Bien que le terme ” bon marché ” ait été supprimé de l’acronyme, le RAID peut toujours se traduire par des coûts moindres grâce à l’utilisation en grand nombre de disques à bas prix.

Inconvénients de l’utilisation du RAID

Les niveaux RAID imbriqués sont plus coûteux à mettre en œuvre que les niveaux RAID traditionnels car ils nécessitent un plus grand nombre de disques. Le coût par Go de stockage est également plus élevé pour le RAID imbriqué, car de nombreux disques sont utilisés pour la redondance. Le RAID imbriqué est devenu populaire en dépit de son coût parce qu’il aide à surmonter certains des problèmes de fiabilité associés aux niveaux RAID standard.

Initialement, tous les disques durs d’une baie RAID sont installés en même temps. Ainsi, les entraînements ont le même âge et sont soumis aux mêmes conditions de fonctionnement et au même degré d’usure. Mais lorsqu’un disque tombe en panne, il y a une forte probabilité qu’un autre disque du réseau tombe également en panne.

Certains niveaux RAID (tels que RAID 5 et RAID 1) ne peuvent supporter qu’une seule panne de disque, bien que certaines implémentations RAID 1 se composent de plusieurs miroirs, et peuvent donc supporter plusieurs pannes. Le problème est que la matrice RAID et les données qu’elle contient sont laissées dans un état vulnérable jusqu’à ce qu’un lecteur défaillant soit remplacé et que le nouveau disque soit rempli de données. Parce que les disques ont maintenant une capacité beaucoup plus importante qu’au moment de l’implémentation du RAID, il faut beaucoup plus de temps pour reconstruire les disques en panne. Des temps de reconstruction plus longs augmentent le risque qu’un deuxième disque tombe en panne avant que le premier disque ne soit reconstruit.

Même si une deuxième panne de disque ne se produit pas pendant le remplacement du disque défectueux, il y a un risque que les disques restants contiennent des secteurs défectueux ou des données illisibles. Ce type de conditions peut rendre impossible la reconstruction complète du réseau.

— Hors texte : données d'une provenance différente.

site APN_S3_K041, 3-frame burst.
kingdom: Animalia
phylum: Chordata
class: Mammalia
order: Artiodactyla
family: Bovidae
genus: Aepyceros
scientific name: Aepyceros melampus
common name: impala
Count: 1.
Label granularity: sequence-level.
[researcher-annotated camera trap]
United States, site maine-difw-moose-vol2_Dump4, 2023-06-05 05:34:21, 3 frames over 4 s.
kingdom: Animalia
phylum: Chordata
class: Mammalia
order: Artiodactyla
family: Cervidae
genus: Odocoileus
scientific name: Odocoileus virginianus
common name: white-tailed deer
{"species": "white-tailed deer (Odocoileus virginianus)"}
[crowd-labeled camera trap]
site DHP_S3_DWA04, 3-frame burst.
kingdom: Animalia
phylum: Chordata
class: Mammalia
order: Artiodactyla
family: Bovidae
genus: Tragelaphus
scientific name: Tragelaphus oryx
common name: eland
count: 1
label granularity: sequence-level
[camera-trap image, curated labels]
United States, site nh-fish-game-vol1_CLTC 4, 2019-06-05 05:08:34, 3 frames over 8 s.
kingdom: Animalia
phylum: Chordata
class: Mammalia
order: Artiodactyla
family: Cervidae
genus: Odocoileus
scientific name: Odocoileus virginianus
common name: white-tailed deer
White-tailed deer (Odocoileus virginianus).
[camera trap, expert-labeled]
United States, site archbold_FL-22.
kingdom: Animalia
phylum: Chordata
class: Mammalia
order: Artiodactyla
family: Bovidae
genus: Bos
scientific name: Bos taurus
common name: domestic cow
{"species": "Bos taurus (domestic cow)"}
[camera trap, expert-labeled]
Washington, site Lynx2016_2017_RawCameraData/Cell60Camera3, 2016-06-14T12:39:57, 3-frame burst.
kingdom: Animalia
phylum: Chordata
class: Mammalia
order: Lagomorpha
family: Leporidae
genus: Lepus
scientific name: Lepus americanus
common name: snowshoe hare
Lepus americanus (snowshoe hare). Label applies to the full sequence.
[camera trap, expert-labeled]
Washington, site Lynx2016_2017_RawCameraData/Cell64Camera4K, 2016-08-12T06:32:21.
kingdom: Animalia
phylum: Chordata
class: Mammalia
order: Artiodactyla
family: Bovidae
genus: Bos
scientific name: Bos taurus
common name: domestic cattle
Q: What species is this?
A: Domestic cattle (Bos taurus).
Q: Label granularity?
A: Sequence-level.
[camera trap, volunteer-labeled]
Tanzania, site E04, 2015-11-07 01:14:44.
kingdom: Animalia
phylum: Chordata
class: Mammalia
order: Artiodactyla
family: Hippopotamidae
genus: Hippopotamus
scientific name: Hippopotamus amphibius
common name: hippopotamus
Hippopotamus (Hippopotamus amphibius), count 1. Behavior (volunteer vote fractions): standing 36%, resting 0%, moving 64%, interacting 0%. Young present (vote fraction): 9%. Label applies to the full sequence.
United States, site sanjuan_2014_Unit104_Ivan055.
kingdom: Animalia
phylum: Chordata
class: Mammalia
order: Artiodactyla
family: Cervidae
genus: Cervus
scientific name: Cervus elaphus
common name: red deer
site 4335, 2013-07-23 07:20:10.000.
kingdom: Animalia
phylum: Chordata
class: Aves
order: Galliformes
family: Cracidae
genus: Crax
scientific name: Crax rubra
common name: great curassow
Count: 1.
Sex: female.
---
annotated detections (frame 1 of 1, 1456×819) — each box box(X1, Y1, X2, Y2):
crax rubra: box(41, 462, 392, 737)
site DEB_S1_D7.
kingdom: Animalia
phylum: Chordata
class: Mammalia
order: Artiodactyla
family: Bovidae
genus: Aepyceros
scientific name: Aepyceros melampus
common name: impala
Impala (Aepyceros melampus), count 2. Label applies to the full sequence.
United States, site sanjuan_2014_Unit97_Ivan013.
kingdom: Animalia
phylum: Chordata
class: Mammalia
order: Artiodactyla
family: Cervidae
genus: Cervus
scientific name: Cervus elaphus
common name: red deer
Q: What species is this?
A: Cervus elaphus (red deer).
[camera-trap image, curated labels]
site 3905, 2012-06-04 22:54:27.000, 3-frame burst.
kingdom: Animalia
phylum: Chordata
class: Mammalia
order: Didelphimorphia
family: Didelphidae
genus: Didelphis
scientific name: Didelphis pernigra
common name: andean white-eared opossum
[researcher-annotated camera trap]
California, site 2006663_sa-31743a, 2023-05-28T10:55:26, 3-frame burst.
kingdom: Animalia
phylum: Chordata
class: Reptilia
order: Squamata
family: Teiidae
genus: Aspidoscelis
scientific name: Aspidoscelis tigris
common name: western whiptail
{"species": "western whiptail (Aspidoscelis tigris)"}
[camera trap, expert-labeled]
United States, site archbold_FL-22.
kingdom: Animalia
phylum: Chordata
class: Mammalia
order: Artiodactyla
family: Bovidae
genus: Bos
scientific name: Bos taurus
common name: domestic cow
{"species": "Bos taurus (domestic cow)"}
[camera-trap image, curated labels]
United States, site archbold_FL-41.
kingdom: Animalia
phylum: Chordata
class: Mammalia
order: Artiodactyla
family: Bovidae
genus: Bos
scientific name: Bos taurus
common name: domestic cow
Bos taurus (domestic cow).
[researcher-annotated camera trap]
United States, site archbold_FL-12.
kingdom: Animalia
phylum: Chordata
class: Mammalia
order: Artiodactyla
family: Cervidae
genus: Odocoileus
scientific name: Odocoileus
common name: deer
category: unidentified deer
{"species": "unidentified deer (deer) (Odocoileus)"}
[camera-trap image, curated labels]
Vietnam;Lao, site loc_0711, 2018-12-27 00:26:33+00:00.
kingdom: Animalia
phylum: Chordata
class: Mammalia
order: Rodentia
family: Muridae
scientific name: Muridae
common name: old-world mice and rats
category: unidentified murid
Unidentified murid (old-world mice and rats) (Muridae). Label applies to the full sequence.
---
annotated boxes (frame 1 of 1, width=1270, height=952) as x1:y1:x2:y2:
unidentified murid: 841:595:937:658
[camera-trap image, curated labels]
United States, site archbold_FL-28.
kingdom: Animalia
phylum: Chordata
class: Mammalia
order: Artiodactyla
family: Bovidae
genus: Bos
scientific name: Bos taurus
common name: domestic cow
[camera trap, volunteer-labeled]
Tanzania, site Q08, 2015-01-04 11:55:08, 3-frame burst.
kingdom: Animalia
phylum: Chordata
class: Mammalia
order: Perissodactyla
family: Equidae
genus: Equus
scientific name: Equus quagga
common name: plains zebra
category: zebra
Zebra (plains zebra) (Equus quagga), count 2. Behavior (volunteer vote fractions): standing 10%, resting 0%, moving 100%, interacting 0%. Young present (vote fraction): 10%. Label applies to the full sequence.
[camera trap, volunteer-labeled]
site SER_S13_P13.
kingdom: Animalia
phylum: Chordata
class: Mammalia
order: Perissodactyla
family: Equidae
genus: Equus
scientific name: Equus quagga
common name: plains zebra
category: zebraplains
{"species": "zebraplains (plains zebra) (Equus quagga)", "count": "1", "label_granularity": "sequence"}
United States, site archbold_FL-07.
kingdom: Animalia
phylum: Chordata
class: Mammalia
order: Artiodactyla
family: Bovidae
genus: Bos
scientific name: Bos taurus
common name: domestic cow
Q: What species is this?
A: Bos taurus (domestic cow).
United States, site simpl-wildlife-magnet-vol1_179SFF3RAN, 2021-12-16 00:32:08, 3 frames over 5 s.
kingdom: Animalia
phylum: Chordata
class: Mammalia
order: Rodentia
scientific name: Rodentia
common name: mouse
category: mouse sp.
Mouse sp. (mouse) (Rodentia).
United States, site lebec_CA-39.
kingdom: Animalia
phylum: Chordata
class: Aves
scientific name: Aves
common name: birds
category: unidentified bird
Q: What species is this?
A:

Les niveaux RAID imbriqués répondent à ces problèmes en offrant un degré de redondance plus élevé, ce qui réduit considérablement les risques de défaillance au niveau du réseau due à des défaillances simultanées des disques.

L’avenir du RAID

RAID n’est pas tout à fait mort, mais de nombreux analystes disent que la technologie est devenue obsolète ces dernières années. Des alternatives telles que le codage par effacement offrent une meilleure protection des données (bien qu’à un prix plus élevé) et ont été développées dans le but de remédier aux faiblesses du RAID. Au fur et à mesure que la capacité du disque augmente, le risque d’erreur augmente également avec une matrice RAID, et les capacités augmentent constamment.